— Start Recorded data —

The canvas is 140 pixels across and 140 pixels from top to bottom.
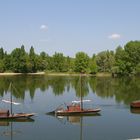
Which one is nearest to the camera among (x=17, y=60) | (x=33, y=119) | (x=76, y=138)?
(x=76, y=138)

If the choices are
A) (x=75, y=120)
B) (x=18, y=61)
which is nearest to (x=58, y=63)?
(x=18, y=61)

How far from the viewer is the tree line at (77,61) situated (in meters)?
154

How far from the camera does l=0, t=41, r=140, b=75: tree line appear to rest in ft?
505

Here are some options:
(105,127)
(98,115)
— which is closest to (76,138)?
(105,127)

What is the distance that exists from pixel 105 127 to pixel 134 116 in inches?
350

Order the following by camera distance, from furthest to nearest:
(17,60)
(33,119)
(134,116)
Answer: (17,60), (134,116), (33,119)

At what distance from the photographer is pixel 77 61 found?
170 metres

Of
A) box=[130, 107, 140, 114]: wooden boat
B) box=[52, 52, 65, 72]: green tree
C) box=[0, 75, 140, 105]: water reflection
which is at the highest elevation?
box=[52, 52, 65, 72]: green tree

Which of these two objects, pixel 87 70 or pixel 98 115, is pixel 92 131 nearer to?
pixel 98 115

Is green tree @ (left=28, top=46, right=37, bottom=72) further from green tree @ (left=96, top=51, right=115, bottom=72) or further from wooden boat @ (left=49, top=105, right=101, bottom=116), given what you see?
wooden boat @ (left=49, top=105, right=101, bottom=116)

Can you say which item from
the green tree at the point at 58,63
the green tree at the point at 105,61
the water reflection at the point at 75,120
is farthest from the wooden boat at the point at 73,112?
the green tree at the point at 58,63

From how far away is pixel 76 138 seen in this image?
1490 inches

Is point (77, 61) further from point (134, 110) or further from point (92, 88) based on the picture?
point (134, 110)

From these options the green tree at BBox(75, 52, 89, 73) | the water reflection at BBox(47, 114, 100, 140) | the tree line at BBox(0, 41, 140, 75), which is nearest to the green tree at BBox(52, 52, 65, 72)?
the tree line at BBox(0, 41, 140, 75)
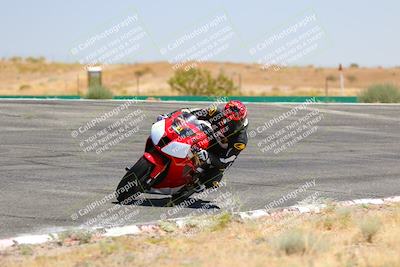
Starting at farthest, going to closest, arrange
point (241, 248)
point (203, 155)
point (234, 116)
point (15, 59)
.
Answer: point (15, 59), point (234, 116), point (203, 155), point (241, 248)

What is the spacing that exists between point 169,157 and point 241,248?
111 inches

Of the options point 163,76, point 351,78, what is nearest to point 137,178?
point 163,76

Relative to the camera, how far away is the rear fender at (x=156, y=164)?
11547mm

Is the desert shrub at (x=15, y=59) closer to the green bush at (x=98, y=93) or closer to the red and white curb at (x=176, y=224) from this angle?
the green bush at (x=98, y=93)

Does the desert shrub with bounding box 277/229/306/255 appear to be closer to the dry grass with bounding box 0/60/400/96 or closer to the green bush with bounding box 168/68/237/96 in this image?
the green bush with bounding box 168/68/237/96

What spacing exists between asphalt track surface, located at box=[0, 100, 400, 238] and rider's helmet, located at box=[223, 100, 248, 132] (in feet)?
3.74

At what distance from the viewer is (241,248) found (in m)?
8.98

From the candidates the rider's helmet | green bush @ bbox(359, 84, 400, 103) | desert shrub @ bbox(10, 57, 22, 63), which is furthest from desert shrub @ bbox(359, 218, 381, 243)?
desert shrub @ bbox(10, 57, 22, 63)

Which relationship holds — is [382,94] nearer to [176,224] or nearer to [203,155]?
[203,155]

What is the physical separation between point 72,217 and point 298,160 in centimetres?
897

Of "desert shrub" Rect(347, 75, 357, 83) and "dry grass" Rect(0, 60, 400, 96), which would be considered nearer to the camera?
"dry grass" Rect(0, 60, 400, 96)

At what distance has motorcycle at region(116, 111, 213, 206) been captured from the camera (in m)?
11.5

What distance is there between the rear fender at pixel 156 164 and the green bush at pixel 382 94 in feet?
107

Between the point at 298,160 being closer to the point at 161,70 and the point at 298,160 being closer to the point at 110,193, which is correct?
the point at 110,193
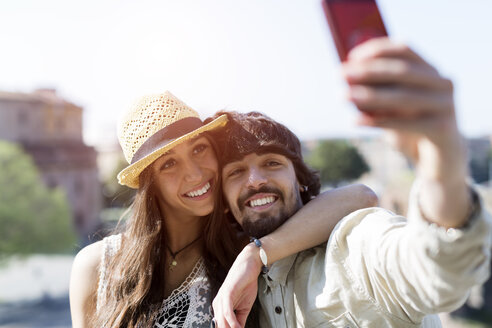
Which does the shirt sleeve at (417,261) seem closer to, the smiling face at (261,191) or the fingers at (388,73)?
the fingers at (388,73)

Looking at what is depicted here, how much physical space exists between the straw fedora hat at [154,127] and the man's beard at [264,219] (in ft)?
1.09

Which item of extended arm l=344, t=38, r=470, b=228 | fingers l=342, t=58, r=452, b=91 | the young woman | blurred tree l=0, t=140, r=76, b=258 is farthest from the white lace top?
blurred tree l=0, t=140, r=76, b=258

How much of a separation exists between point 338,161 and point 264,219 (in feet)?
67.0

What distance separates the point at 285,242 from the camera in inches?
67.8

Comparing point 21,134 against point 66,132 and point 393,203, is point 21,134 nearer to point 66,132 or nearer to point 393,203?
point 66,132

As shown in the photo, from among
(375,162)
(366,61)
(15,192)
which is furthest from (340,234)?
(375,162)

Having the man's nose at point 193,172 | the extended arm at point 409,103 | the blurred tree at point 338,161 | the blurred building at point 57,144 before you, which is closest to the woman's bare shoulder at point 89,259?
the man's nose at point 193,172

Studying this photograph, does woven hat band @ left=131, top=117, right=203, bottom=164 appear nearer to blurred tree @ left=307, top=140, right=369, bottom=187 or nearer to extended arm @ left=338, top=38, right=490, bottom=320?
extended arm @ left=338, top=38, right=490, bottom=320

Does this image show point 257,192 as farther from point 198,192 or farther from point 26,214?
point 26,214

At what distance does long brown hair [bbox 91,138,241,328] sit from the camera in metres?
2.00

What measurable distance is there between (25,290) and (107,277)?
27.3 meters

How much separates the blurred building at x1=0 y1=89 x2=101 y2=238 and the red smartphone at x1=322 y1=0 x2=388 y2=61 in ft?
103

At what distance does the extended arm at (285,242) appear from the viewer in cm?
153

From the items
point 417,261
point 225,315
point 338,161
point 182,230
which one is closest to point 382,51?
point 417,261
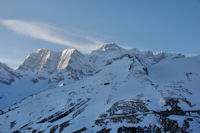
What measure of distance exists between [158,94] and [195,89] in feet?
28.7

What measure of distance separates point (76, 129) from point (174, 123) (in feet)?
52.5

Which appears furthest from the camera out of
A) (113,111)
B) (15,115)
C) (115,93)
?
(15,115)

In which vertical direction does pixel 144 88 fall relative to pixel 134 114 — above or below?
above

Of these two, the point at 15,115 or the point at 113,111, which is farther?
the point at 15,115

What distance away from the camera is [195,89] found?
34438mm

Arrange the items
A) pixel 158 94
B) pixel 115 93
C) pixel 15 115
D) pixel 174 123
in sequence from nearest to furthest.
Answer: pixel 174 123
pixel 158 94
pixel 115 93
pixel 15 115

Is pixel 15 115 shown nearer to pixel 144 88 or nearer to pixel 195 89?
pixel 144 88

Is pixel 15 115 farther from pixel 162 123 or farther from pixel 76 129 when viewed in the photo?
pixel 162 123

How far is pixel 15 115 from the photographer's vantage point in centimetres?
6200

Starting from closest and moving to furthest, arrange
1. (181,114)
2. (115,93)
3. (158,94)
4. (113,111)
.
A: (181,114), (113,111), (158,94), (115,93)

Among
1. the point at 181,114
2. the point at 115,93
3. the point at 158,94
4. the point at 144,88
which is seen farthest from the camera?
the point at 115,93

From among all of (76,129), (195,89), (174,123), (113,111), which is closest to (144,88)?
(195,89)

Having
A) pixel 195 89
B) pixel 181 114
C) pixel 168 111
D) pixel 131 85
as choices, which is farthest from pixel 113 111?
pixel 195 89

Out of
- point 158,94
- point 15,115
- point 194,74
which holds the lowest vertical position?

— End Recorded data —

### Brief:
Extract, word for word, the lines from the one containing "At what distance does the" through the one containing "A: (181,114), (113,111), (158,94), (115,93)", including both of those lines. Omit any pictures from your reply.

### Answer to this task:
At what distance does the extended arm at (285,242) appear from the viewer in cm?
153

From the items
point 417,261
point 225,315
point 338,161
point 182,230
which one is closest to point 382,51?
point 417,261
What measure of distance exists between [158,94] and [195,89] in feet?
28.7

What measure of distance separates point (76, 129) from point (174, 123) (in feet)?
52.5

Which appears furthest from the camera out of
A) (113,111)
B) (15,115)
C) (115,93)
?
(15,115)

In which vertical direction does pixel 144 88 fall relative to pixel 134 114 — above or below?
above

Of these two, the point at 15,115 or the point at 113,111, which is farther?
the point at 15,115

What distance away from the camera is [195,89] found?
34438mm

Arrange the items
A) pixel 158 94
B) pixel 115 93
C) pixel 15 115
D) pixel 174 123
in sequence from nearest to furthest.
Answer: pixel 174 123
pixel 158 94
pixel 115 93
pixel 15 115

Is pixel 15 115 shown nearer to pixel 144 88 or nearer to pixel 195 89?
pixel 144 88

Is pixel 15 115 farther from pixel 162 123 or farther from pixel 76 129 when viewed in the photo?
pixel 162 123

How far is pixel 15 115 from the photographer's vantage point in centimetres?
6200

Starting from closest and moving to furthest, arrange
1. (181,114)
2. (115,93)
3. (158,94)
4. (113,111)
.
A: (181,114), (113,111), (158,94), (115,93)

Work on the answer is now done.